Paolo Andriolo - Rio Funk

Scritto da arcureo il 13/Jan/2010 alle 17:30

Sezione: Artisti

 

L'intervista

Alessandro Arcuri: visto che il tuo percorso musicale ti ha visto passare per un sacco di generi, dalla fusion, al reggae, come sei approdato alla musica brasiliana?
 
Paolo Andriolo:  In realtà è un percorso evolutivo, io son stato sempre attratto dalla musica black, nel senso che ho iniziato col blues e sono poi approdato anche un po' per forza di cose al jazz; però sai suonando il basso elettrico è un po' difficile entrare nei circuiti del jazz tradizionale e quindi ho cercato di crearmi un po' uno stile, un sound personale.

Sono sempre stato attratto, appunto, dalla black music per cui anche dal funk, ed è un po' con quel genere che sono venuto fuori. Io ho iniziato a sedici anni a suonare il basso seriamente. Era il periodo fine anni 70, inizio 80, proprio il periodo dell'esplosione della disco, se vogliamo... mi è sempre piaciuto quel mondo là.

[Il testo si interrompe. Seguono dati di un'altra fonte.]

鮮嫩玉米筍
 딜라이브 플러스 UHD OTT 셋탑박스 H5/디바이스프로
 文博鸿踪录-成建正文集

Poi c'è stata negli anni 90 questa evoluzione della musica brasiliana; io sono partito con quella più recente, cioè non con la bossa nova o quella più tradizionale come il samba; ho avuto un approccio con la musica di Djavan, di GIlberto Gil, che sono autori contemporanei.

Poi, parallelamente a quella ho continuato il mio percorso col reggae, cioè sempre musica black, tra virgolette, e alla fine in questi ultimi anni, la forte attrazione verso la musica brasiliana mi ha portato a decidere di intraprendere un lavoro personale sul Brasile, proprio.
 
AA: per cui è un qualcosa di per metà spontaneo e per metà pensato, come avvicinamento.
 
PA: Si, un po' si, e uno dei motivi è che vivo una parte dell'anno in Brasile e questo mi ha permesso di suonare con musicisti molto importanti nel panorama musicale brasiliano, fra cui Toninho Horta e Helio Delmiro, che sono chitarristi considerati capostipiti, specialmente Horta.

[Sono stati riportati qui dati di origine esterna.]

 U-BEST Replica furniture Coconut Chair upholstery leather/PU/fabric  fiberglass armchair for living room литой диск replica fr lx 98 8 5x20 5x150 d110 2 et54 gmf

Dopodiché ho deciso come di sintetizzare questo mio background in questo disco in cui ho messo alcuni brani di mia composizione e altri di cover, tra virgolette, perché erano sì cover ma mai di brani troppo conosciuti.
 
AA: ancora devo ascoltarlo ma già noto che in un brano c'è Arthur Maia, per cui mi immagino ci sia un duetto di bassi.
 
PA: Si, quello è un brano mio che veniva bene anche solo suonato con basso, batteria e percussioni, per cui ho invitato lui a fare un solo col fretless.
 
AA: Ah per cui tu hai un ruolo ritmico e lasci a lui l'assolo, o cosa?
 
PA: Io ho scritto il tema e faccio la parte ritmica e il primo solo, e ho lasciato a lui il secondo. Poi in un altro brano ci sono gli Azymuth, un gruppo storico di jazz strumentale brasiliano che ha avuto il suo momento a fine anni 70, inizio 80. Io sono legato da una particolare amicizia col batterista Ivan Conti, e avevo scritto un brano, che è poi quello che da' il titolo all'album, Rio Funk, e che secondo me si addiceva molto a loro. Loro hanno già il bassista, però siccome suona anche la chitarra gli ho detto, parlando con tutti e tre "cosa dici se facciamo un brano mio e tu ci suoni la chitarra?". Hanno accettato e siamo andati in studio registrarlo, finché ero lì a Rio.
 
AA: a proposito di Rio, hai notato che l'ambiente musicale, laggiù, è più fertile di quello italiano, oppure certe occasioni le hai avute perché eri già dentro quell'ambiente, come "addetto ai lavori", diciamo...?
 
PA: guarda, la prima volta che sono stato in Brasile ho conosciuto Arthur Maia, e lui mi ha permesso di conoscere proprio la crema dei musicisti, se vogliamo chiamarla così. Per dire, su un altro brano del CD, "A Noite", che è un brano di Ivan Lins, ho chiamato proprio il suo sassofonista, Marcelo Martins, un grandissimo musicista che ha suonato anche con Djavan, con Gilberto Gil. Compare come ospite su questo brano che ho in realtà registrato in Italia, registrando poi solo l'assolo di sax in Brasile. Poi c'è Luma, una grandissima cantante, per me strepitosa, a cui ho deciso di far cantare tutti i brani.
 
AA: Con tutto questo avanti e indietro fra Italia e Brasile, e contando poi che le realizzazioni più grandi le hai avute lì... alla fine cos'è che ti spinge a tornare?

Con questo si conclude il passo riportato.